┏━━
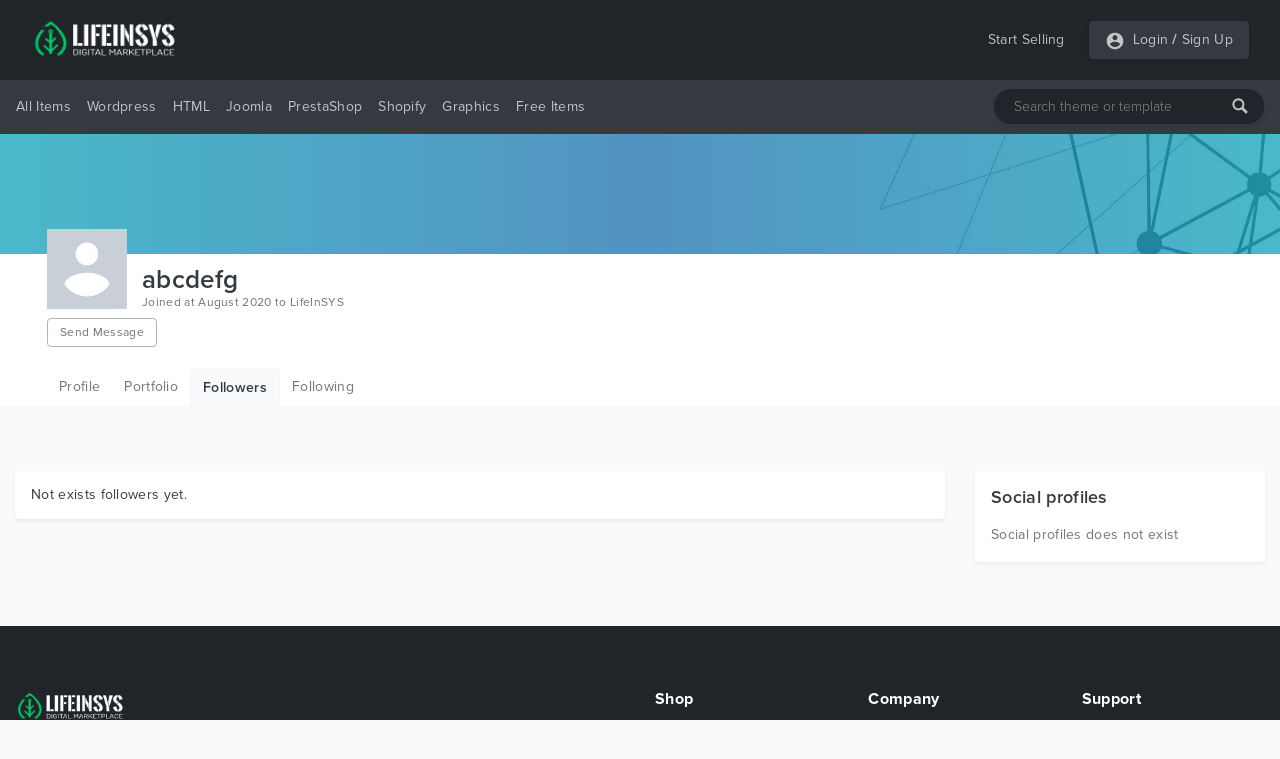

--- FILE ---
content_type: text/html; charset=utf-8
request_url: https://www.google.com/recaptcha/api2/aframe
body_size: 267
content:
<!DOCTYPE HTML><html><head><meta http-equiv="content-type" content="text/html; charset=UTF-8"></head><body><script nonce="L2JkpHoBIO-LLTwYH6X4oQ">/** Anti-fraud and anti-abuse applications only. See google.com/recaptcha */ try{var clients={'sodar':'https://pagead2.googlesyndication.com/pagead/sodar?'};window.addEventListener("message",function(a){try{if(a.source===window.parent){var b=JSON.parse(a.data);var c=clients[b['id']];if(c){var d=document.createElement('img');d.src=c+b['params']+'&rc='+(localStorage.getItem("rc::a")?sessionStorage.getItem("rc::b"):"");window.document.body.appendChild(d);sessionStorage.setItem("rc::e",parseInt(sessionStorage.getItem("rc::e")||0)+1);localStorage.setItem("rc::h",'1768727621076');}}}catch(b){}});window.parent.postMessage("_grecaptcha_ready", "*");}catch(b){}</script></body></html>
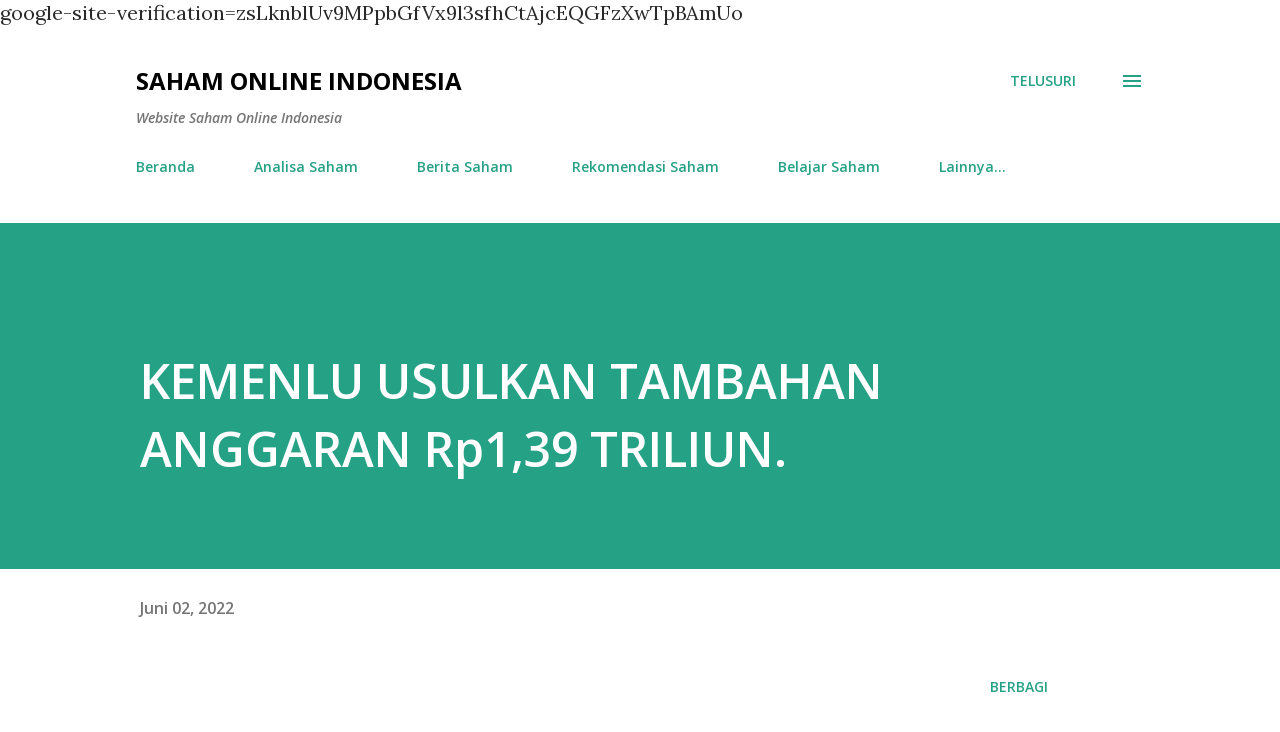

--- FILE ---
content_type: text/html; charset=utf-8
request_url: https://www.google.com/recaptcha/api2/aframe
body_size: 266
content:
<!DOCTYPE HTML><html><head><meta http-equiv="content-type" content="text/html; charset=UTF-8"></head><body><script nonce="VfaJIYiSM2giYTbxPzepIg">/** Anti-fraud and anti-abuse applications only. See google.com/recaptcha */ try{var clients={'sodar':'https://pagead2.googlesyndication.com/pagead/sodar?'};window.addEventListener("message",function(a){try{if(a.source===window.parent){var b=JSON.parse(a.data);var c=clients[b['id']];if(c){var d=document.createElement('img');d.src=c+b['params']+'&rc='+(localStorage.getItem("rc::a")?sessionStorage.getItem("rc::b"):"");window.document.body.appendChild(d);sessionStorage.setItem("rc::e",parseInt(sessionStorage.getItem("rc::e")||0)+1);localStorage.setItem("rc::h",'1768467122779');}}}catch(b){}});window.parent.postMessage("_grecaptcha_ready", "*");}catch(b){}</script></body></html>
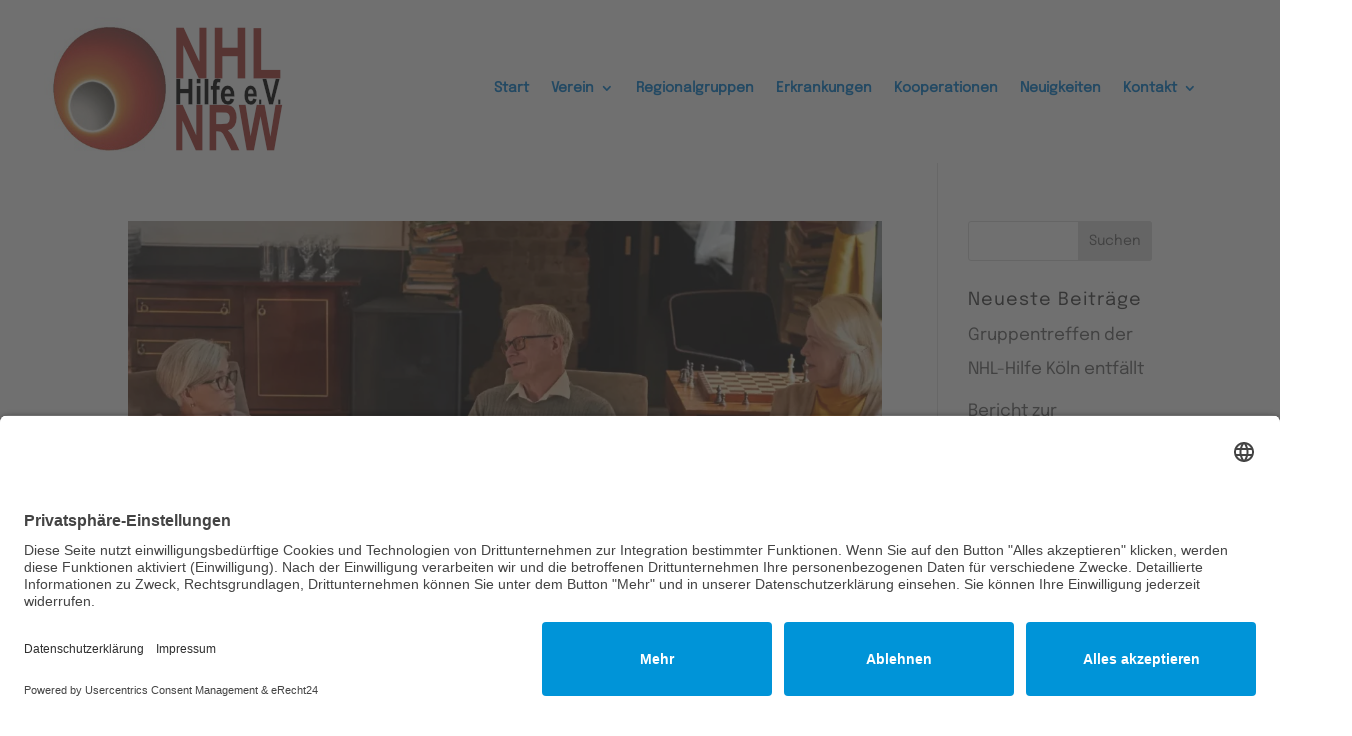

--- FILE ---
content_type: text/css; charset=utf-8
request_url: https://nhl-hilfe.eu/wp-content/plugins/divi-assistant/D4/include/php/public/css/screen-reader-text.min.css?ver=2.1.0
body_size: 212
content:
.et_pb_search .screen-reader-text,.widget_search .screen-reader-text{display:block!important}.da-screen-reader-text,.et_pb_search .screen-reader-text,.et_pb_social_media_follow_network_name,.widget_search .screen-reader-text{clip:rect(1px,1px,1px,1px);overflow:hidden;text-shadow:none;text-transform:none;letter-spacing:normal;-webkit-font-smoothing:subpixel-antialiased}.da-screen-reader-text:focus{background:#f1f1f1;color:#00547a;-webkit-box-shadow:0 0 2px 2px rgba(0,0,0,.6);box-shadow:0 0 2px 2px rgba(0,0,0,.6);clip:auto!important;display:block;height:auto;left:5px;padding:15px 23px 14px;text-decoration:none;top:7px;width:auto;z-index:1000000}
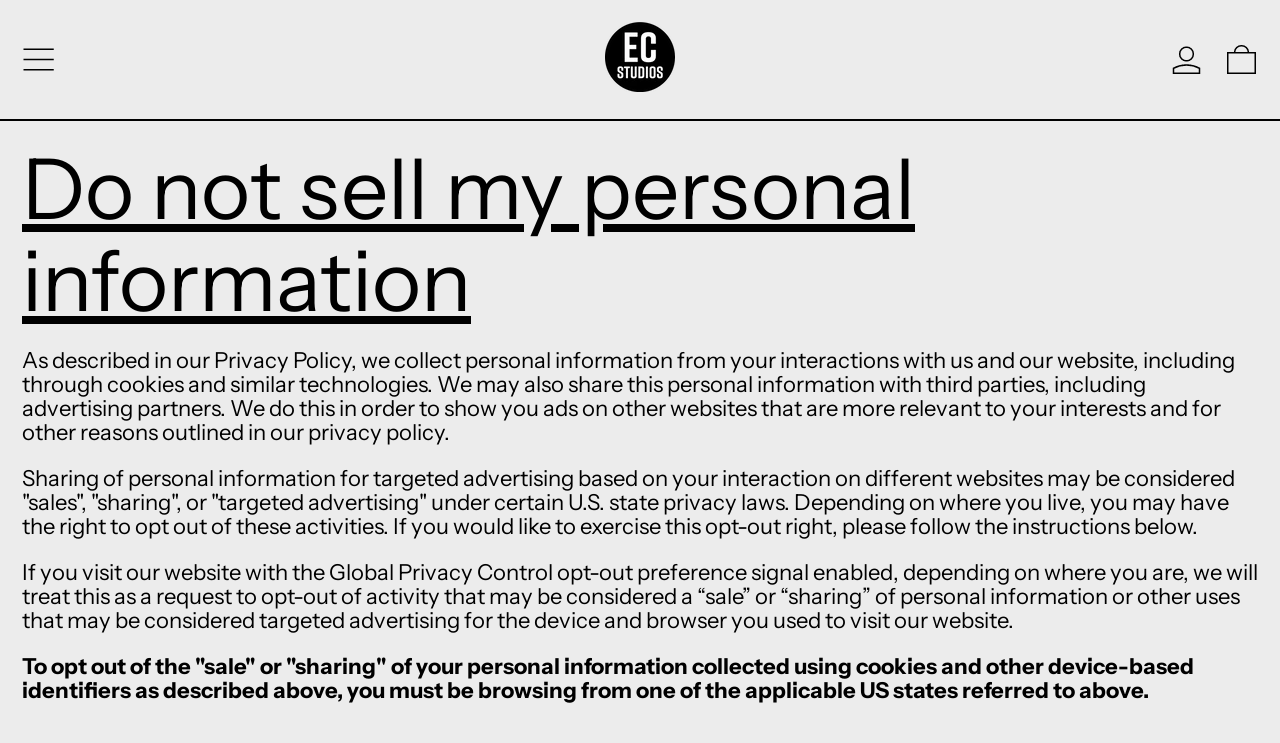

--- FILE ---
content_type: text/javascript
request_url: https://shop.ericcorrielstudios.com/cdn/shop/t/11/assets/modal-cart.js?v=16053340122107257351727140978
body_size: -580
content:
document.addEventListener("alpine:init",()=>{Alpine.data("Theme_ModalCart",({openOnAddToCart})=>({init(){openOnAddToCart===!0&&document.body.addEventListener("baseline:cart:afteradditem",()=>{Alpine.store("modals").closeAll(),Alpine.store("modals").open("cart")}),Alpine.store("modals").register("cart","rightDrawer")}}))});
//# sourceMappingURL=/cdn/shop/t/11/assets/modal-cart.js.map?v=16053340122107257351727140978


--- FILE ---
content_type: text/javascript
request_url: https://shop.ericcorrielstudios.com/cdn/shop/t/11/assets/global.bundle.min.js?v=8040584617841472801727140978
body_size: 40
content:
const e="${{amount}}";function t(t,i){"string"==typeof t&&(t=t.replace(".",""));let n="";const r=/\{\{\s*(\w+)\s*\}\}/,a=i||e;function o(e){let t=arguments.length>1&&void 0!==arguments[1]?arguments[1]:2,i=arguments.length>2&&void 0!==arguments[2]?arguments[2]:",",n=arguments.length>3&&void 0!==arguments[3]?arguments[3]:".";if(isNaN(e)||null==e)return 0;const r=(e=(e/100).toFixed(t)).split(".");return r[0].replace(/(\d)(?=(\d\d\d)+(?!\d))/g,`$1${i}`)+(r[1]?n+r[1]:"")}switch(a.match(r)[1]){case"amount":n=o(t,2);break;case"amount_no_decimals":n=o(t,0);break;case"amount_with_comma_separator":n=o(t,2,".",",");break;case"amount_no_decimals_with_comma_separator":n=o(t,0,".",",")}return a.replace(r,n)}function i(e,t){clearTimeout(window.liveRegionTimeout);let i=document.getElementById("screenreader-announce");i.innerHTML=e,window.liveRegionTimeout=setTimeout((()=>{i.innerHTML=""}),3e3)}window.liveRegion=i,window.variantLiveRegion=function(e){i(function(){let i="[Availability] [Regular] [$$] [Sale] [$]. [UnitPrice] [$$$]";const n=e.available?"":theme.strings.soldOut+",";i=i.replace("[Availability]",n);let r="",a=t(e.price,theme.moneyFormat),o="",c="",l="",m="";return e.compare_at_price>e.price&&(r=theme.strings.regularPrice,a=t(e.compare_at_price,theme.moneyFormat),o=theme.strings.sale,c=t(e.price,theme.moneyFormat)),e.unit_price&&(l=theme.strings.unitPrice,m=t(e.unit_price,theme.moneyFormat)+" "+theme.strings.unitPriceSeparator+" "+(1===e.unit_price_measurement.reference_value?e.unit_price_measurement.reference_unit:e.unit_price_measurement.reference_value+e.unit_price_measurement.reference_unit)),i=i.replace("[Regular]",r).replace("[$$]",a).replace("[Sale]",o).replace("[$]",c).replace("[UnitPrice]",l).replace("[$$$]",m).replace("  .","").trim(),i}())},window.cartLiveRegion=function(e){const n=theme.strings.update+": [QuantityLabel]: [Quantity], [Regular] [$$] [DiscountedPrice] [$]. [PriceInformation]";i(function(){let i=n;i=i.replace("[QuantityLabel]",theme.strings.quantity).replace("[Quantity]",e.quantity);let r="",a=t(e.original_line_price,theme.moneyFormat),o="",c="",l="";return e.original_line_price>e.final_line_price&&(r=theme.strings.regularTotal,o=theme.strings.discountedTotal,c=t(e.final_line_price,theme.moneyFormat),l=theme.strings.priceColumn),i=i.replace("[Regular]",r).replace("[$$]",a).replace("[DiscountedPrice]",o).replace("[$]",c).replace("[PriceInformation]",l).replace("  .","").trim(),i}())},window.formatMoney||(window.formatMoney=function(e){return t(e,arguments.length>1&&void 0!==arguments[1]?arguments[1]:theme.defaultMoneyFormat)}),console.log("Baseline theme (3.2.1) by SWITCH | Make the switch: https://switchthemes.co");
┗━━
== Task instructions ==
Pull together all lines from the data that mention the word "ericcorrielstudios".

== Written answer ==
request_url: https://shop.ericcorrielstudios.com/cdn/shop/t/11/assets/modal-cart.js?v=16053340122107257351727140978
request_url: https://shop.ericcorrielstudios.com/cdn/shop/t/11/assets/global.bundle.min.js?v=8040584617841472801727140978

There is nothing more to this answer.